Stamatia Karampini conducted the first half. It got off to a rousing start with the Overture to Johann Strauss’s Die Fledermaus, its exuberance well-served. Max Bruch’s G-minor Violin Concerto (the first of his three) was given an expansive outing, somewhere between leisurely and grandiose and grew in stature. Maxim Vengerov beguiled from the outset with beauty of tone, sweet yet muscular, powerful yet pliant. A shame that the opening movement felt so indulgent, draining the music of life and momentum, whereas tenderness and warmth enabled the Adagio to glow, even if Vengerov’s handsome address (and some fine flute and horn contributions) failed to alleviate a continuing sense of inertia. Matters improved in the Finale, bringing much-needed life and spontaneity to an otherwise earthbound account.

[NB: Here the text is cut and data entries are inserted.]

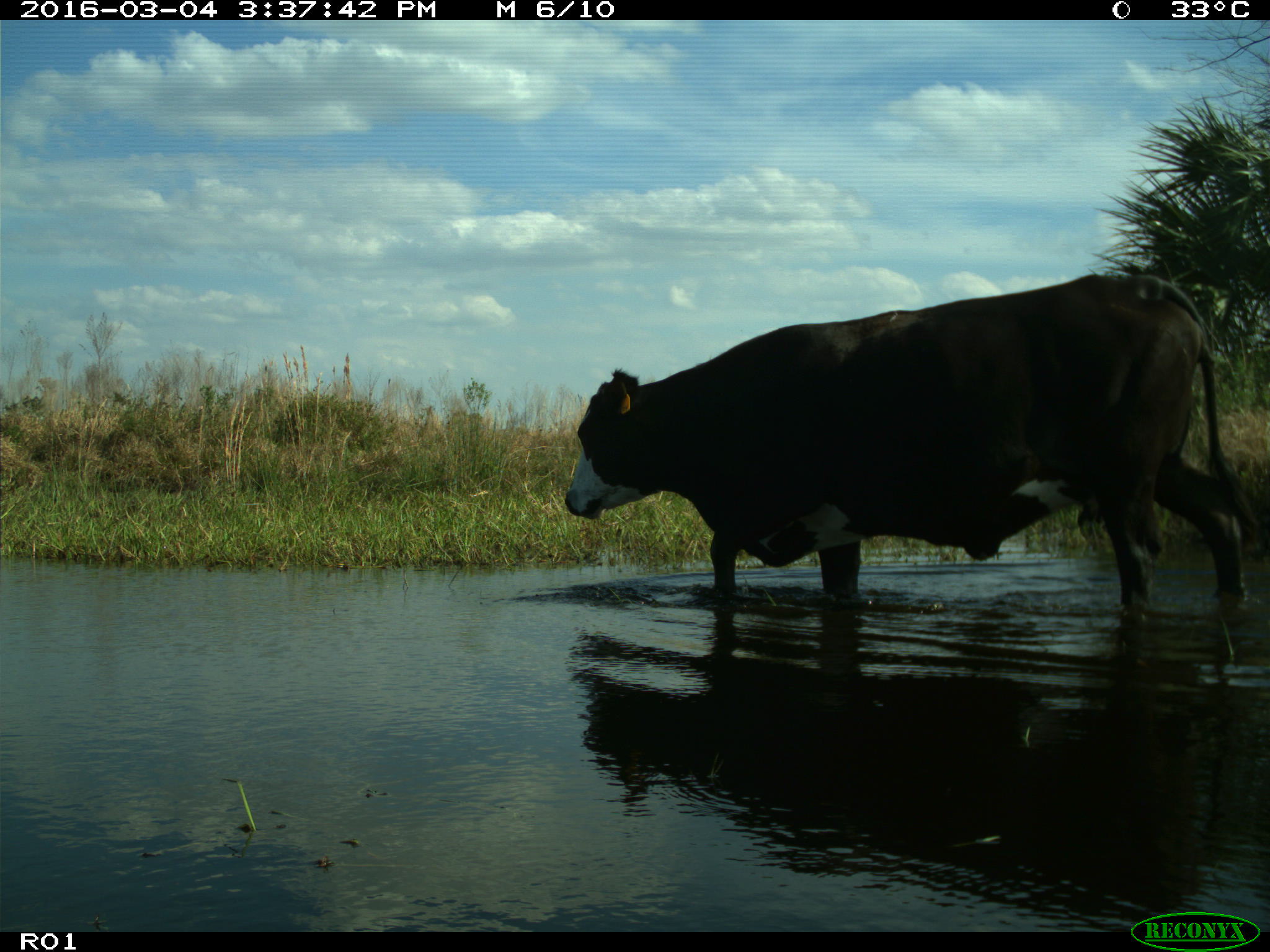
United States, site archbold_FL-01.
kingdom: Animalia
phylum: Chordata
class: Mammalia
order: Artiodactyla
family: Bovidae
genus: Bos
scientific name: Bos taurus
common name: domestic cow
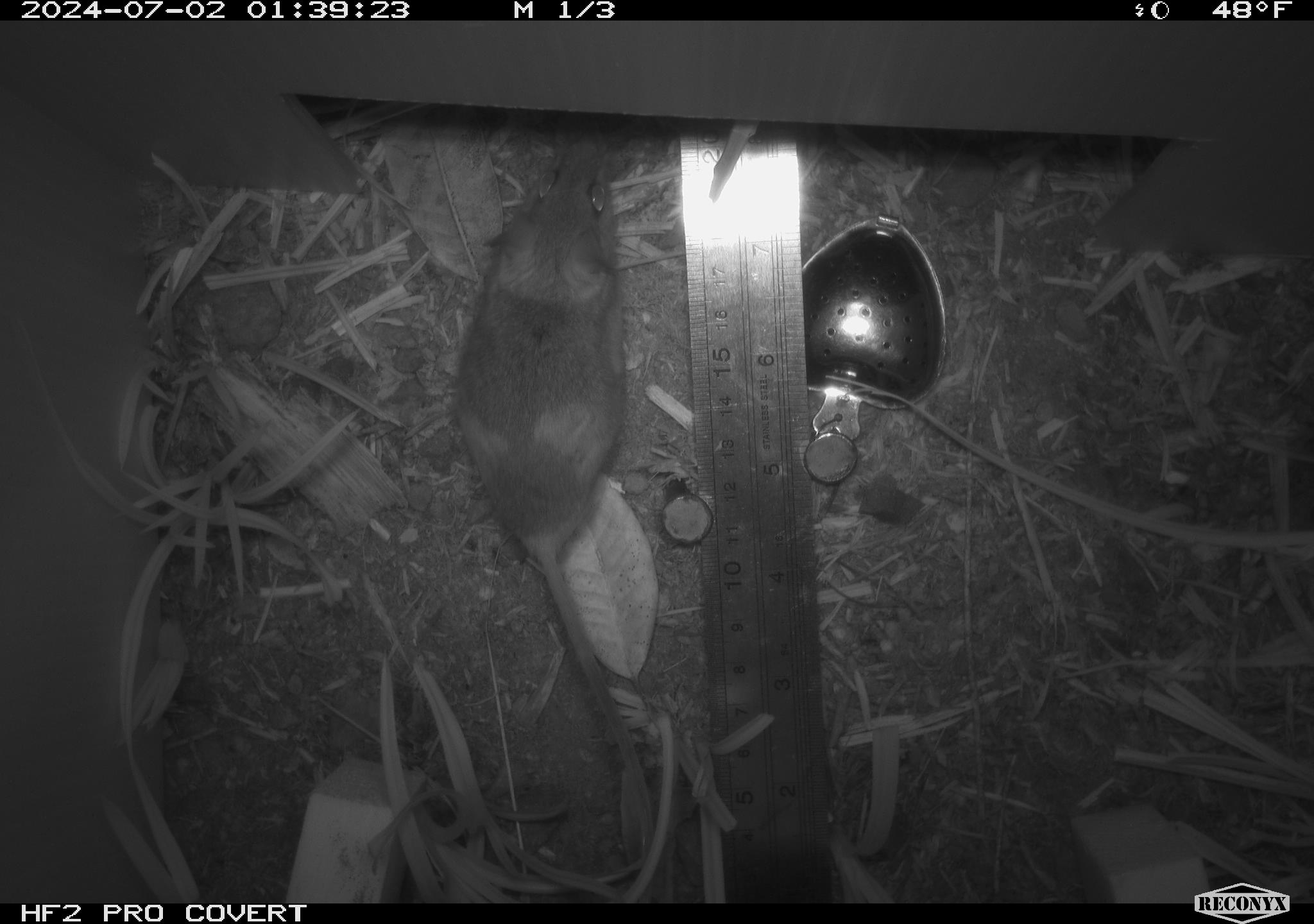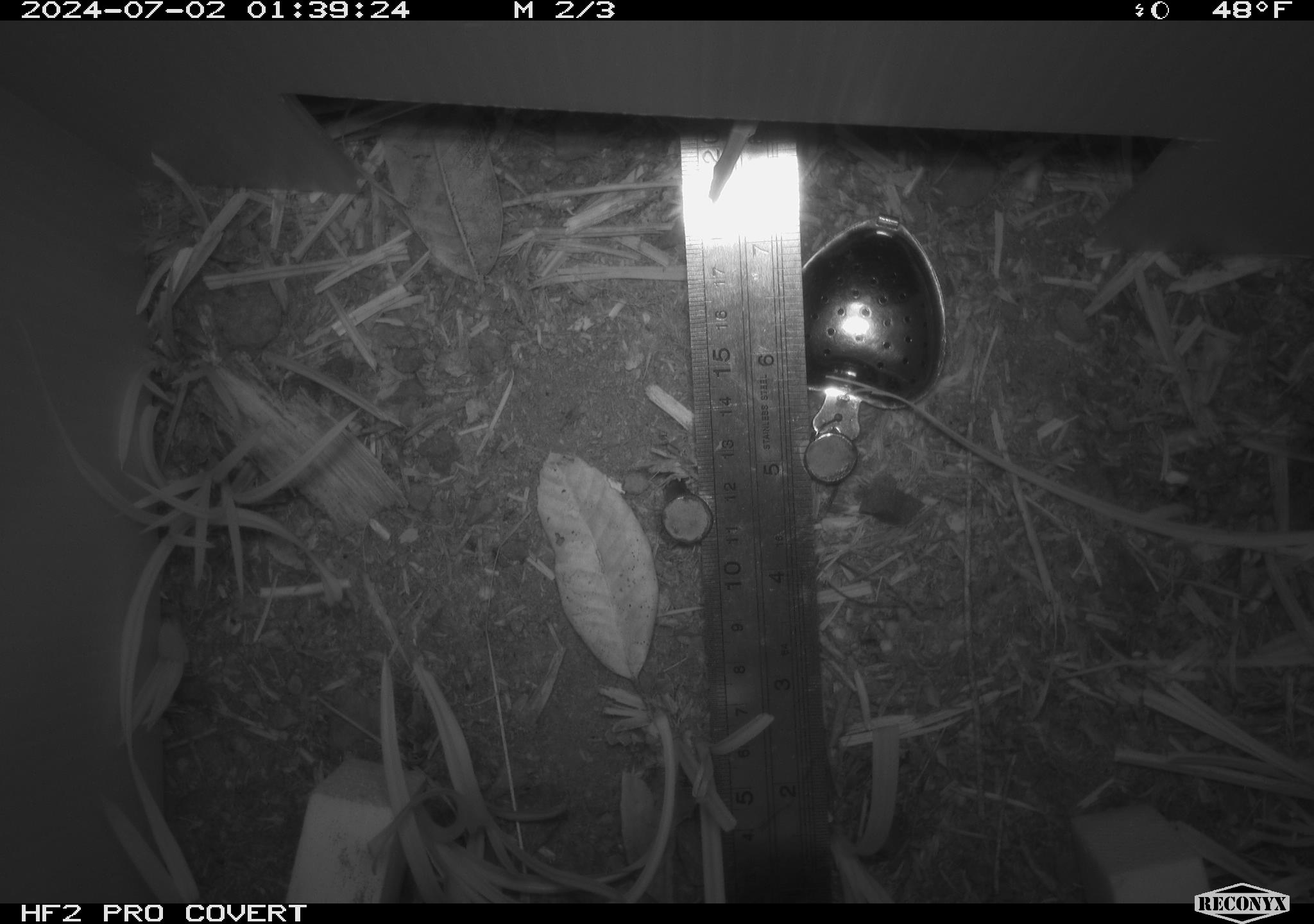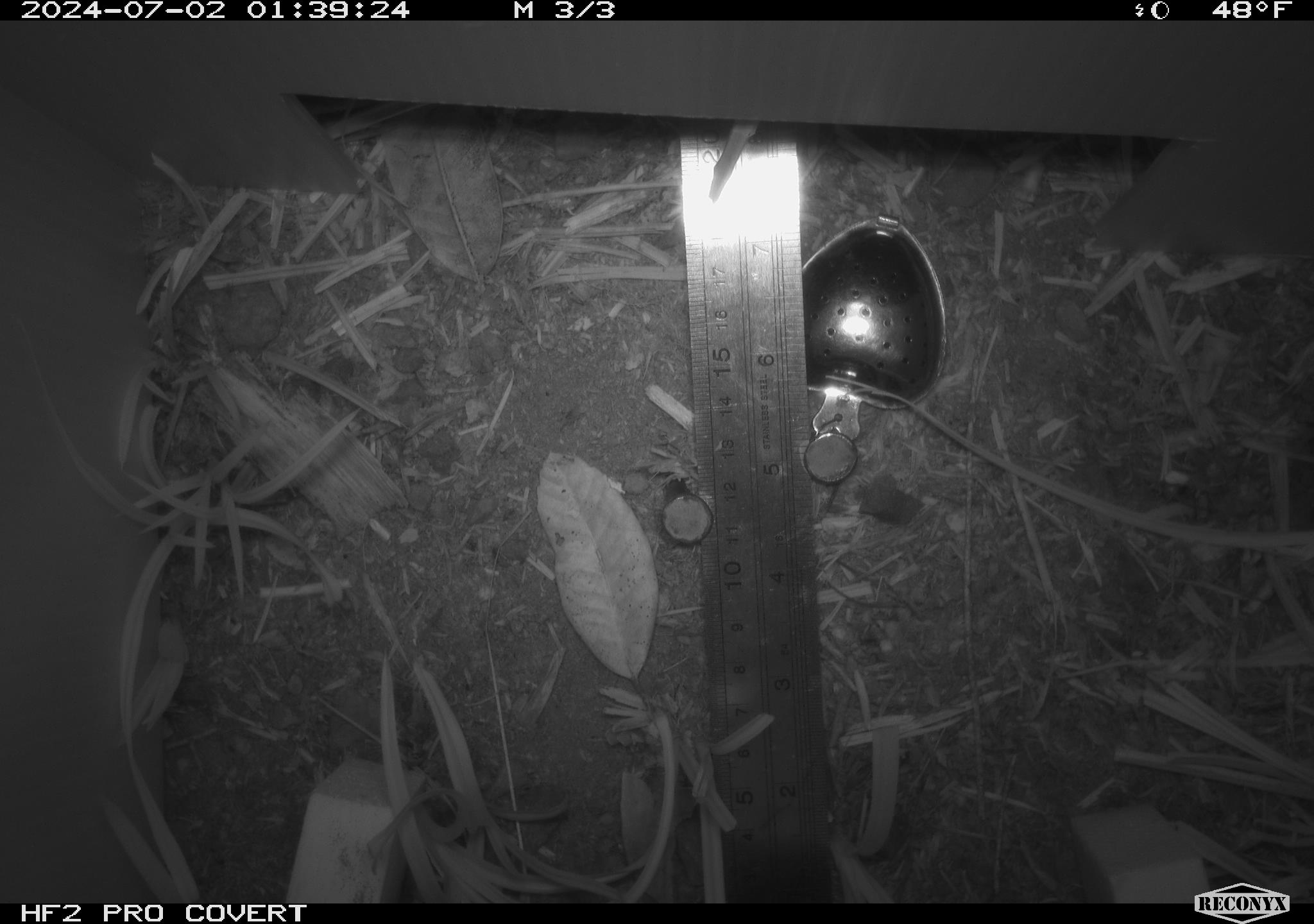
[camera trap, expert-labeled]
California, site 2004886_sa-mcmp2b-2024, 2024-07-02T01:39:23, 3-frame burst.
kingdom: Animalia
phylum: Chordata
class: Mammalia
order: Rodentia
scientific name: Rodentia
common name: mouse species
Mouse species (Rodentia).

The Saint-Saëns was then given an altogether more cohesive and persuasive reading, its dynamics nicely calibrated and its design clearly outlined, Vengerov in his element; soulful, insouciant and scintillating. As a gem of an encore, the ‘Sarabande’ from J. S. Bach’s D-minor Partita (BWV1004) formed an audience-stilling extra.
Shostakovich’s Tenth Symphony found Vengerov on the podium. He coaxed rich string-playing and furthered a convincing, purposeful trajectory to the opening movement, the orchestra unanimously alert to Vengerov’s undemonstrative yet authoritative conducting. The players had yet to unleash their big guns but when they did in a graphic Scherzo the venom was stunning: percussion and brass thrilling, strings producing just the right bite. Fine woodwind contributions elevated a somewhat episodic Allegretto where Shostakovich’s initials (DSCH) were tellingly triumphant in a snarling più mosso section and poignantly enshrined by musical reference to his muse and confidante Elmira Nazirova through expressive violin and horn solos. The problematic Finale, with its startling volte-face, transporting us at a stroke from Siberian wastes to Moscow fairground, brought a determined sense of jubilation, Vengerov and this superb orchestra inspirational champions for Shostakovich.